Restate each entry word for word, leaving nothing out.
EXERCISE MATERIALS below:
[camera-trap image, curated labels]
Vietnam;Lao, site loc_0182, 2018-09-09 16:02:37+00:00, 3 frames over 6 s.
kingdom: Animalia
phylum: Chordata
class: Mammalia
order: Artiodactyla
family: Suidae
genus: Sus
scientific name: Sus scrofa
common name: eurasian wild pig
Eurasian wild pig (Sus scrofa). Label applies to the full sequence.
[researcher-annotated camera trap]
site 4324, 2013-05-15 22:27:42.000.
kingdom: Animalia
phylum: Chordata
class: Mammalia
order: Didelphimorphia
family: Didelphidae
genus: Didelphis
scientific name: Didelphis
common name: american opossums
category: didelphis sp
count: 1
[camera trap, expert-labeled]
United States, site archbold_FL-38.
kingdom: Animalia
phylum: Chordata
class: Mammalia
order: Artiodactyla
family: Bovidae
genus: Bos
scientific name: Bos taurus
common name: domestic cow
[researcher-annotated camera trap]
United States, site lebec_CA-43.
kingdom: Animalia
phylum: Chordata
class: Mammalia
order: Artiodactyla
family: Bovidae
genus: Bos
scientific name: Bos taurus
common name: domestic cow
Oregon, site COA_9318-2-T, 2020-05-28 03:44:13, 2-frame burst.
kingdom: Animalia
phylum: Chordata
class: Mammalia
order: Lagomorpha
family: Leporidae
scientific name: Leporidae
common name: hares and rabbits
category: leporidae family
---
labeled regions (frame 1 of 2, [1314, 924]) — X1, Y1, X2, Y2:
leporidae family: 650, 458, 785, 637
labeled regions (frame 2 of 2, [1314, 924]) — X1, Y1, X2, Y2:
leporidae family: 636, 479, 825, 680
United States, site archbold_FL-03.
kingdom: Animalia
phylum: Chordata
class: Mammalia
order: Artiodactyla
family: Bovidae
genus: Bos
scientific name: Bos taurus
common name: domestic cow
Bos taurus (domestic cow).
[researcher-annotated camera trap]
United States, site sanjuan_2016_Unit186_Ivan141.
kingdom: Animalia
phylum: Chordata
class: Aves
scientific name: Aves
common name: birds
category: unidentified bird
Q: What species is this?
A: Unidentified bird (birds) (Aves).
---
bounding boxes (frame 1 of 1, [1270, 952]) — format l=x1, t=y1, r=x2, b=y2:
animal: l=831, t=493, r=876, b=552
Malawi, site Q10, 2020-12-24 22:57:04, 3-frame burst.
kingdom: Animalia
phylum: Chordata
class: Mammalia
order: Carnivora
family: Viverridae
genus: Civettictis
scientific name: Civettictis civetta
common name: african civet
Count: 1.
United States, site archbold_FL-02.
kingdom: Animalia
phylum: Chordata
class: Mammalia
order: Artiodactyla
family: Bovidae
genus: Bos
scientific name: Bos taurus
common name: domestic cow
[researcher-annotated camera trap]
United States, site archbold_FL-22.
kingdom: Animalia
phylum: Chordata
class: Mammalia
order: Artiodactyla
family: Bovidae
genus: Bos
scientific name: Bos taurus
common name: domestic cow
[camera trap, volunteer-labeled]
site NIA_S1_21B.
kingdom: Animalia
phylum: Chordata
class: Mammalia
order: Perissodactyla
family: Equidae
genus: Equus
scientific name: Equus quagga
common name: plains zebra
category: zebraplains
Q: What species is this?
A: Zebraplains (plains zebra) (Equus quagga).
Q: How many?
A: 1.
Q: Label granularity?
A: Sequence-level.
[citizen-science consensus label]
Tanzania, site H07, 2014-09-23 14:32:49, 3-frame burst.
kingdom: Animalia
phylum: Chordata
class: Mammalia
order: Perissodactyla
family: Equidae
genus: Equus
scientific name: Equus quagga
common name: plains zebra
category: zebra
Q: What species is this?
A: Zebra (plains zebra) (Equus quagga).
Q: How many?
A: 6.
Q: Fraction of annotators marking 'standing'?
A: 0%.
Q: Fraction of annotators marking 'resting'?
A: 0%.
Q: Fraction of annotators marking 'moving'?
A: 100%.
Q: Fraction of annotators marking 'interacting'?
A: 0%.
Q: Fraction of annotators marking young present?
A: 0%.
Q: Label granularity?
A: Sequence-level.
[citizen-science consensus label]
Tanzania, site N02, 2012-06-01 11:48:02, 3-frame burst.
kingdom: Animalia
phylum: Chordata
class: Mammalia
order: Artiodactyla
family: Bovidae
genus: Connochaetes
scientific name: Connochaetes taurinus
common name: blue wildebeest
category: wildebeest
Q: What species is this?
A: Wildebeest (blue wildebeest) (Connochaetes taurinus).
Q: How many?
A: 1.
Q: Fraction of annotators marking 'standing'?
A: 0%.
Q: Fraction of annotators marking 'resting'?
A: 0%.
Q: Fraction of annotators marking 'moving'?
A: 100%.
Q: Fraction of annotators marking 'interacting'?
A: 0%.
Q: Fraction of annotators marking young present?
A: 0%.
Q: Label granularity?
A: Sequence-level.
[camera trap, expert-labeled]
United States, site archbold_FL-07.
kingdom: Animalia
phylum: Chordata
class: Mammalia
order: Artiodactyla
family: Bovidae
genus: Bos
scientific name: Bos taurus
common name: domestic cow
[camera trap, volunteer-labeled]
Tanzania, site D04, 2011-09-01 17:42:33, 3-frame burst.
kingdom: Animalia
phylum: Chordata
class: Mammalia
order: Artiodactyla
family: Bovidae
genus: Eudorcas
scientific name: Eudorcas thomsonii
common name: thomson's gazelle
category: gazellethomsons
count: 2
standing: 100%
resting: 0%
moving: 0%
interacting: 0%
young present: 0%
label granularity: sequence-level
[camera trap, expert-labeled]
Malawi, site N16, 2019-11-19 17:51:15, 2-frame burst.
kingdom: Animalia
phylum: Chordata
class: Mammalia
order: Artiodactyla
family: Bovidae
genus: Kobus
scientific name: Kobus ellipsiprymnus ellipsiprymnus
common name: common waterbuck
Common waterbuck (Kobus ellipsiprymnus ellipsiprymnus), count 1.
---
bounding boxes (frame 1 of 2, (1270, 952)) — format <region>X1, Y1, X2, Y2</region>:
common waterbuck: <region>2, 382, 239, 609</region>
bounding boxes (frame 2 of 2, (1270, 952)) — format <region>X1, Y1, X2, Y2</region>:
End of EXERCISE MATERIALS.
> _ANSWER TO THIS EXERCISE_
[camera-trap image, curated labels]
Vietnam;Lao, site loc_0182, 2018-09-09 16:02:37+00:00, 3 frames over 6 s.
kingdom: Animalia
phylum: Chordata
class: Mammalia
order: Artiodactyla
family: Suidae
genus: Sus
scientific name: Sus scrofa
common name: eurasian wild pig
Eurasian wild pig (Sus scrofa). Label applies to the full sequence.
[researcher-annotated camera trap]
site 4324, 2013-05-15 22:27:42.000.
kingdom: Animalia
phylum: Chordata
class: Mammalia
order: Didelphimorphia
family: Didelphidae
genus: Didelphis
scientific name: Didelphis
common name: american opossums
category: didelphis sp
count: 1
[camera trap, expert-labeled]
United States, site archbold_FL-38.
kingdom: Animalia
phylum: Chordata
class: Mammalia
order: Artiodactyla
family: Bovidae
genus: Bos
scientific name: Bos taurus
common name: domestic cow
[researcher-annotated camera trap]
United States, site lebec_CA-43.
kingdom: Animalia
phylum: Chordata
class: Mammalia
order: Artiodactyla
family: Bovidae
genus: Bos
scientific name: Bos taurus
common name: domestic cow
Oregon, site COA_9318-2-T, 2020-05-28 03:44:13, 2-frame burst.
kingdom: Animalia
phylum: Chordata
class: Mammalia
order: Lagomorpha
family: Leporidae
scientific name: Leporidae
common name: hares and rabbits
category: leporidae family
---
labeled regions (frame 1 of 2, [1314, 924]) — X1, Y1, X2, Y2:
leporidae family: 650, 458, 785, 637
labeled regions (frame 2 of 2, [1314, 924]) — X1, Y1, X2, Y2:
leporidae family: 636, 479, 825, 680
United States, site archbold_FL-03.
kingdom: Animalia
phylum: Chordata
class: Mammalia
order: Artiodactyla
family: Bovidae
genus: Bos
scientific name: Bos taurus
common name: domestic cow
Bos taurus (domestic cow).
[researcher-annotated camera trap]
United States, site sanjuan_2016_Unit186_Ivan141.
kingdom: Animalia
phylum: Chordata
class: Aves
scientific name: Aves
common name: birds
category: unidentified bird
Q: What species is this?
A: Unidentified bird (birds) (Aves).
---
bounding boxes (frame 1 of 1, [1270, 952]) — format l=x1, t=y1, r=x2, b=y2:
animal: l=831, t=493, r=876, b=552
Malawi, site Q10, 2020-12-24 22:57:04, 3-frame burst.
kingdom: Animalia
phylum: Chordata
class: Mammalia
order: Carnivora
family: Viverridae
genus: Civettictis
scientific name: Civettictis civetta
common name: african civet
Count: 1.
United States, site archbold_FL-02.
kingdom: Animalia
phylum: Chordata
class: Mammalia
order: Artiodactyla
family: Bovidae
genus: Bos
scientific name: Bos taurus
common name: domestic cow
[researcher-annotated camera trap]
United States, site archbold_FL-22.
kingdom: Animalia
phylum: Chordata
class: Mammalia
order: Artiodactyla
family: Bovidae
genus: Bos
scientific name: Bos taurus
common name: domestic cow
[camera trap, volunteer-labeled]
site NIA_S1_21B.
kingdom: Animalia
phylum: Chordata
class: Mammalia
order: Perissodactyla
family: Equidae
genus: Equus
scientific name: Equus quagga
common name: plains zebra
category: zebraplains
Q: What species is this?
A: Zebraplains (plains zebra) (Equus quagga).
Q: How many?
A: 1.
Q: Label granularity?
A: Sequence-level.
[citizen-science consensus label]
Tanzania, site H07, 2014-09-23 14:32:49, 3-frame burst.
kingdom: Animalia
phylum: Chordata
class: Mammalia
order: Perissodactyla
family: Equidae
genus: Equus
scientific name: Equus quagga
common name: plains zebra
category: zebra
Q: What species is this?
A: Zebra (plains zebra) (Equus quagga).
Q: How many?
A: 6.
Q: Fraction of annotators marking 'standing'?
A: 0%.
Q: Fraction of annotators marking 'resting'?
A: 0%.
Q: Fraction of annotators marking 'moving'?
A: 100%.
Q: Fraction of annotators marking 'interacting'?
A: 0%.
Q: Fraction of annotators marking young present?
A: 0%.
Q: Label granularity?
A: Sequence-level.
[citizen-science consensus label]
Tanzania, site N02, 2012-06-01 11:48:02, 3-frame burst.
kingdom: Animalia
phylum: Chordata
class: Mammalia
order: Artiodactyla
family: Bovidae
genus: Connochaetes
scientific name: Connochaetes taurinus
common name: blue wildebeest
category: wildebeest
Q: What species is this?
A: Wildebeest (blue wildebeest) (Connochaetes taurinus).
Q: How many?
A: 1.
Q: Fraction of annotators marking 'standing'?
A: 0%.
Q: Fraction of annotators marking 'resting'?
A: 0%.
Q: Fraction of annotators marking 'moving'?
A: 100%.
Q: Fraction of annotators marking 'interacting'?
A: 0%.
Q: Fraction of annotators marking young present?
A: 0%.
Q: Label granularity?
A: Sequence-level.
[camera trap, expert-labeled]
United States, site archbold_FL-07.
kingdom: Animalia
phylum: Chordata
class: Mammalia
order: Artiodactyla
family: Bovidae
genus: Bos
scientific name: Bos taurus
common name: domestic cow
[camera trap, volunteer-labeled]
Tanzania, site D04, 2011-09-01 17:42:33, 3-frame burst.
kingdom: Animalia
phylum: Chordata
class: Mammalia
order: Artiodactyla
family: Bovidae
genus: Eudorcas
scientific name: Eudorcas thomsonii
common name: thomson's gazelle
category: gazellethomsons
count: 2
standing: 100%
resting: 0%
moving: 0%
interacting: 0%
young present: 0%
label granularity: sequence-level
[camera trap, expert-labeled]
Malawi, site N16, 2019-11-19 17:51:15, 2-frame burst.
kingdom: Animalia
phylum: Chordata
class: Mammalia
order: Artiodactyla
family: Bovidae
genus: Kobus
scientific name: Kobus ellipsiprymnus ellipsiprymnus
common name: common waterbuck
Common waterbuck (Kobus ellipsiprymnus ellipsiprymnus), count 1.
---
bounding boxes (frame 1 of 2, (1270, 952)) — format <region>X1, Y1, X2, Y2</region>:
common waterbuck: <region>2, 382, 239, 609</region>
bounding boxes (frame 2 of 2, (1270, 952)) — format <region>X1, Y1, X2, Y2</region>:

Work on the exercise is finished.